▸ AIM OF THE EXERCISE: Strip the pictures and reproduce the rest of the listing exactly.

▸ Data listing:
########
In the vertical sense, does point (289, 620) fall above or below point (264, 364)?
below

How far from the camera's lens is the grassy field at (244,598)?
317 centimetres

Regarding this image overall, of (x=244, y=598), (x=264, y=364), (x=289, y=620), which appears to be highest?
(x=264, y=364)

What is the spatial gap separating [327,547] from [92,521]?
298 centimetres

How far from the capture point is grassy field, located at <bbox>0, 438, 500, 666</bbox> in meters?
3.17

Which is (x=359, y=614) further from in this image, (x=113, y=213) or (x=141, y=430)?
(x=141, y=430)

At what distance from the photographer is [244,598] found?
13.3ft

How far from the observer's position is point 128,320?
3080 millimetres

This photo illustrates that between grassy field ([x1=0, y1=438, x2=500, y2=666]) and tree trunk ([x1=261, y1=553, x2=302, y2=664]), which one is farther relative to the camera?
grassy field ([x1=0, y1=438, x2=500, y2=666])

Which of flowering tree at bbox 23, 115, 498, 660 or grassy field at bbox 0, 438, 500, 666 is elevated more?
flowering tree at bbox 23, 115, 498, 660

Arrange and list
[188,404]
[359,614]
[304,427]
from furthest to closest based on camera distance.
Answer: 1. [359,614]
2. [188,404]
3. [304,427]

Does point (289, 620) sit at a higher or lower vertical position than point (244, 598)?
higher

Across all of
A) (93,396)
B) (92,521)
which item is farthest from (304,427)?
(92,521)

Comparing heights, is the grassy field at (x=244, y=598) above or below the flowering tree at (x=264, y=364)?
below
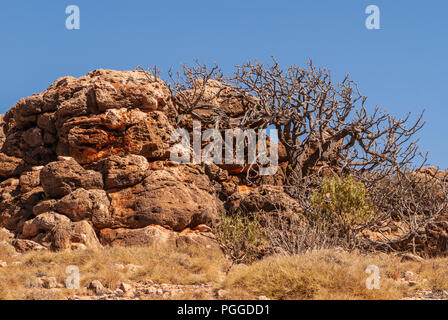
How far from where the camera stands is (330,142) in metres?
16.3

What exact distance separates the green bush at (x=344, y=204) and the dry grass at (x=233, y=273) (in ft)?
7.60

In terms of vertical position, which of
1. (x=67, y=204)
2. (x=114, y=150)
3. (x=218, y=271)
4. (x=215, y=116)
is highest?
(x=215, y=116)

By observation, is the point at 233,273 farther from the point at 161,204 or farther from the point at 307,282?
the point at 161,204

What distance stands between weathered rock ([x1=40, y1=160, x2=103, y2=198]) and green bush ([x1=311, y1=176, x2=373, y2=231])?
217 inches

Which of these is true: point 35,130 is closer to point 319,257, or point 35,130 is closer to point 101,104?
point 101,104

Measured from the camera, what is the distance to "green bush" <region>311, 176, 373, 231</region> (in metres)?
11.6

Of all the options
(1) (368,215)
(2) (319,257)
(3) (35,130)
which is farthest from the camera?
(3) (35,130)

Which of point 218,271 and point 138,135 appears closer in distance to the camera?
point 218,271

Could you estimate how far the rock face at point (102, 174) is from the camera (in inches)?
468

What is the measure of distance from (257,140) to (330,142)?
2499 millimetres

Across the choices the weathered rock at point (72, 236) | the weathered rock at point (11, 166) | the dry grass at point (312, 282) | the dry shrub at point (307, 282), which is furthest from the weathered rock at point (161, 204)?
the dry shrub at point (307, 282)
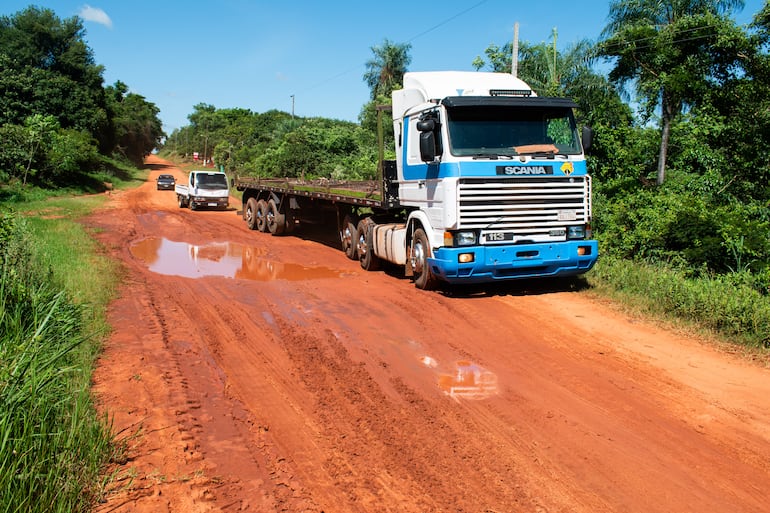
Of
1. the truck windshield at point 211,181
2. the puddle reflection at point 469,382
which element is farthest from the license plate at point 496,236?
the truck windshield at point 211,181

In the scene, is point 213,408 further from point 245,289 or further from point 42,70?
point 42,70

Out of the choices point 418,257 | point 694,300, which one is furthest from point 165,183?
point 694,300

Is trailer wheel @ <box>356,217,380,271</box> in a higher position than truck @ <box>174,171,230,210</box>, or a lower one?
lower

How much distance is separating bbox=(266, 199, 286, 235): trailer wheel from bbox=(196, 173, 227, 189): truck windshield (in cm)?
1061

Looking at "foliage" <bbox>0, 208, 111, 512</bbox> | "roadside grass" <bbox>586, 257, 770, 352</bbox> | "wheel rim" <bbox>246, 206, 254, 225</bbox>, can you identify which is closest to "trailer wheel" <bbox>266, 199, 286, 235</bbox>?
"wheel rim" <bbox>246, 206, 254, 225</bbox>

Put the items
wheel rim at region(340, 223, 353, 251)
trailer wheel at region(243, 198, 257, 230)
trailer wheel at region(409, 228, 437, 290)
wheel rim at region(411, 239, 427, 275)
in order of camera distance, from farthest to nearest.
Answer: trailer wheel at region(243, 198, 257, 230), wheel rim at region(340, 223, 353, 251), wheel rim at region(411, 239, 427, 275), trailer wheel at region(409, 228, 437, 290)

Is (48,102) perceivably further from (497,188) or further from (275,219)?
(497,188)

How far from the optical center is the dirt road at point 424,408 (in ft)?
12.7

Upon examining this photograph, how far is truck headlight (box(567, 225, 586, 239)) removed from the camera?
9.34m

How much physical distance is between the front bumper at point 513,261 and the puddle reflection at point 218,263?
354cm

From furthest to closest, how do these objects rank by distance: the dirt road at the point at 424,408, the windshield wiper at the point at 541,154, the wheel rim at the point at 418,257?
the wheel rim at the point at 418,257 → the windshield wiper at the point at 541,154 → the dirt road at the point at 424,408

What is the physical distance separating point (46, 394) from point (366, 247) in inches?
337

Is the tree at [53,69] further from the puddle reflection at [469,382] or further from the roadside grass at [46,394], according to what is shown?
the puddle reflection at [469,382]

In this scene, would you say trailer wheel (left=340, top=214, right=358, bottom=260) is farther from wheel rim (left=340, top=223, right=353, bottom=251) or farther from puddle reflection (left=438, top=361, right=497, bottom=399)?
puddle reflection (left=438, top=361, right=497, bottom=399)
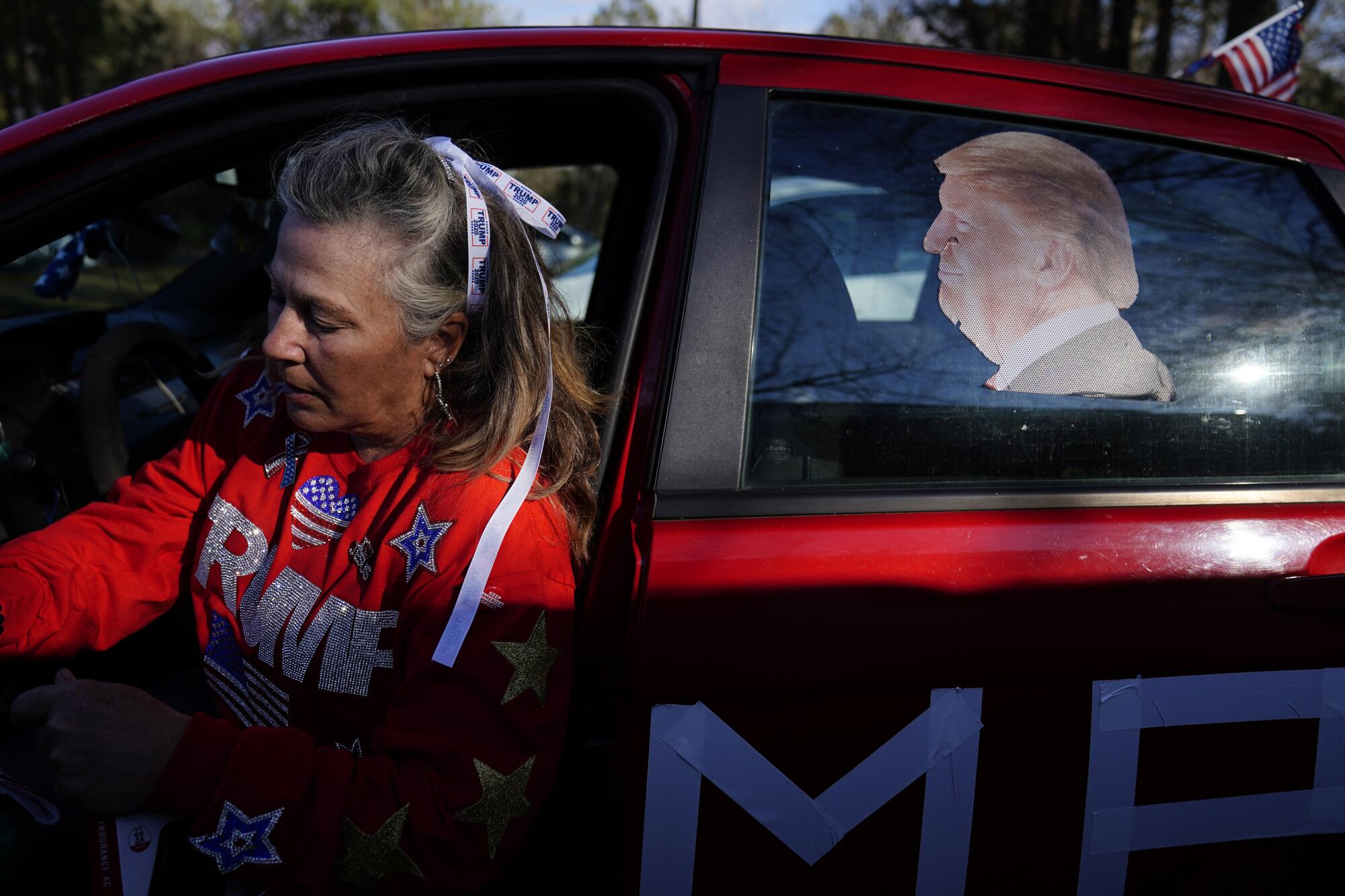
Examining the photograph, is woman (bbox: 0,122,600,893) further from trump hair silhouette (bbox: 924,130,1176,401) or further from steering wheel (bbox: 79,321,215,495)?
trump hair silhouette (bbox: 924,130,1176,401)

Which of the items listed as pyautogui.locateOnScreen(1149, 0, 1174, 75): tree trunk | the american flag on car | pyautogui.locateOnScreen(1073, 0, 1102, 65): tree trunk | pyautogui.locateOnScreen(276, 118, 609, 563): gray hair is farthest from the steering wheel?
pyautogui.locateOnScreen(1149, 0, 1174, 75): tree trunk

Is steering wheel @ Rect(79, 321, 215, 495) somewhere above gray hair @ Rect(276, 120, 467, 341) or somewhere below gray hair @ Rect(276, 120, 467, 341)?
below

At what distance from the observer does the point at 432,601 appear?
4.07ft

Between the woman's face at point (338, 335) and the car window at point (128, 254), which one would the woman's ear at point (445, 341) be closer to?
the woman's face at point (338, 335)

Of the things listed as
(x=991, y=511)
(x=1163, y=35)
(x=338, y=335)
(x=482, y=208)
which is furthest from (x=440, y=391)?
(x=1163, y=35)

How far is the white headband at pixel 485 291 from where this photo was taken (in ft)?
3.95

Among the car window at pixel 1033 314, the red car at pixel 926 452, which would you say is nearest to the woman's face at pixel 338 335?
the red car at pixel 926 452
########
▸ RESPONSE FOR THIS EXERCISE:
In the vertical sense, does point (289, 620) fall above or below point (264, 364)?
below

How far from the camera's lens is the grassy field at (244,598)?
317 centimetres

Regarding this image overall, of (x=244, y=598), (x=264, y=364), (x=289, y=620), which appears to be highest?
(x=264, y=364)

What is the spatial gap separating [327,547] from [92,521]?
298 centimetres

How far from the capture point is grassy field, located at <bbox>0, 438, 500, 666</bbox> in meters?
3.17

Which is (x=359, y=614) further from in this image, (x=113, y=213) or (x=141, y=430)?
(x=141, y=430)

At what distance from the photographer is [244,598] found?
13.3ft

How far from the observer's position is point 128,320?
3080 millimetres

This photo illustrates that between grassy field ([x1=0, y1=438, x2=500, y2=666]) and tree trunk ([x1=261, y1=553, x2=302, y2=664]), which one is farther relative to the camera?
grassy field ([x1=0, y1=438, x2=500, y2=666])

Which of flowering tree at bbox 23, 115, 498, 660 or grassy field at bbox 0, 438, 500, 666 is elevated more?
flowering tree at bbox 23, 115, 498, 660

Arrange and list
[188,404]
[359,614]
[304,427]
from furthest to closest based on camera distance.
Answer: 1. [359,614]
2. [188,404]
3. [304,427]

Does point (289, 620) sit at a higher or lower vertical position than point (244, 598)?
higher

Across all of
A) (93,396)
B) (92,521)
which item is farthest from (304,427)?
(92,521)

Comparing heights, is the grassy field at (x=244, y=598) above or below the flowering tree at (x=264, y=364)?
below
How far from where the camera stands is (330,142) in metres?
16.3

What exact distance separates the green bush at (x=344, y=204) and the dry grass at (x=233, y=273) (in ft)?
7.60

In terms of vertical position, which of
1. (x=67, y=204)
2. (x=114, y=150)
3. (x=218, y=271)
4. (x=215, y=116)
is highest?
(x=215, y=116)

By observation, is the point at 233,273 farther from the point at 161,204 or farther from the point at 307,282?
the point at 161,204

What distance stands between weathered rock ([x1=40, y1=160, x2=103, y2=198]) and green bush ([x1=311, y1=176, x2=373, y2=231])?
217 inches

Which of these is true: point 35,130 is closer to point 319,257, or point 35,130 is closer to point 101,104?
point 101,104

Measured from the camera, what is the distance to "green bush" <region>311, 176, 373, 231</region> (in metres)?
11.6

Of all the options
(1) (368,215)
(2) (319,257)
(3) (35,130)
which is farthest from the camera?
(3) (35,130)

Which of point 218,271 and point 138,135 appears closer in distance to the camera?
point 218,271

Could you estimate how far the rock face at point (102, 174) is from the camera (in inches)?
468

What is the measure of distance from (257,140) to (330,142)?
2499 millimetres

Across the choices the weathered rock at point (72, 236) | the weathered rock at point (11, 166) | the dry grass at point (312, 282) | the dry shrub at point (307, 282), which is furthest from the weathered rock at point (161, 204)?
the dry shrub at point (307, 282)
Of
1. the truck windshield at point 211,181
2. the puddle reflection at point 469,382
which element is farthest from the license plate at point 496,236?
the truck windshield at point 211,181

In the scene, is point 213,408 further from point 245,289 or further from point 42,70?
point 42,70

Out of the choices point 418,257 | point 694,300, which one is furthest from point 165,183?
point 694,300

Is trailer wheel @ <box>356,217,380,271</box> in a higher position than truck @ <box>174,171,230,210</box>, or a lower one?
lower

How much distance is separating bbox=(266, 199, 286, 235): trailer wheel from bbox=(196, 173, 227, 189): truck windshield (in cm)?
1061

Looking at "foliage" <bbox>0, 208, 111, 512</bbox> | "roadside grass" <bbox>586, 257, 770, 352</bbox> | "wheel rim" <bbox>246, 206, 254, 225</bbox>, can you identify which is closest to "trailer wheel" <bbox>266, 199, 286, 235</bbox>?
"wheel rim" <bbox>246, 206, 254, 225</bbox>

Put the items
wheel rim at region(340, 223, 353, 251)
trailer wheel at region(243, 198, 257, 230)
trailer wheel at region(409, 228, 437, 290)
wheel rim at region(411, 239, 427, 275)
in order of camera distance, from farthest to nearest.
Answer: trailer wheel at region(243, 198, 257, 230), wheel rim at region(340, 223, 353, 251), wheel rim at region(411, 239, 427, 275), trailer wheel at region(409, 228, 437, 290)

Is (48,102) perceivably further from (497,188) or further from (275,219)?
(497,188)

How far from the optical center is the dirt road at point 424,408 (in ft)?
12.7

Upon examining this photograph, how far is truck headlight (box(567, 225, 586, 239)) removed from the camera?
9.34m

How much physical distance is between the front bumper at point 513,261 and the puddle reflection at point 218,263?
354cm

From furthest to closest, how do these objects rank by distance: the dirt road at the point at 424,408, the windshield wiper at the point at 541,154, the wheel rim at the point at 418,257?
the wheel rim at the point at 418,257 → the windshield wiper at the point at 541,154 → the dirt road at the point at 424,408

What is the physical distance separating point (46, 394) from point (366, 247) in inches?
337

Is the tree at [53,69] further from the puddle reflection at [469,382] or further from the roadside grass at [46,394], according to what is shown?
the puddle reflection at [469,382]

In this scene, would you say trailer wheel (left=340, top=214, right=358, bottom=260) is farther from wheel rim (left=340, top=223, right=353, bottom=251) or farther from puddle reflection (left=438, top=361, right=497, bottom=399)?
puddle reflection (left=438, top=361, right=497, bottom=399)
Examining the photograph, is woman (bbox: 0,122,600,893) further from trump hair silhouette (bbox: 924,130,1176,401) or further from steering wheel (bbox: 79,321,215,495)?
trump hair silhouette (bbox: 924,130,1176,401)

Which of the items listed as pyautogui.locateOnScreen(1149, 0, 1174, 75): tree trunk | the american flag on car | pyautogui.locateOnScreen(1073, 0, 1102, 65): tree trunk | pyautogui.locateOnScreen(276, 118, 609, 563): gray hair is farthest from the steering wheel?
pyautogui.locateOnScreen(1149, 0, 1174, 75): tree trunk

Is steering wheel @ Rect(79, 321, 215, 495) somewhere above gray hair @ Rect(276, 120, 467, 341) or somewhere below gray hair @ Rect(276, 120, 467, 341)?
below

At what distance from the observer does the point at 432,601 appear?
4.07ft

Between the woman's face at point (338, 335) and the car window at point (128, 254), which one would the woman's ear at point (445, 341) be closer to?
the woman's face at point (338, 335)

Of the things listed as
(x=991, y=511)
(x=1163, y=35)
(x=338, y=335)
(x=482, y=208)
which is furthest from (x=440, y=391)?
(x=1163, y=35)

How far is the white headband at pixel 485 291 from where this photo was taken (in ft)?
3.95

Among the car window at pixel 1033 314, the red car at pixel 926 452, which would you say is nearest to the woman's face at pixel 338 335?
the red car at pixel 926 452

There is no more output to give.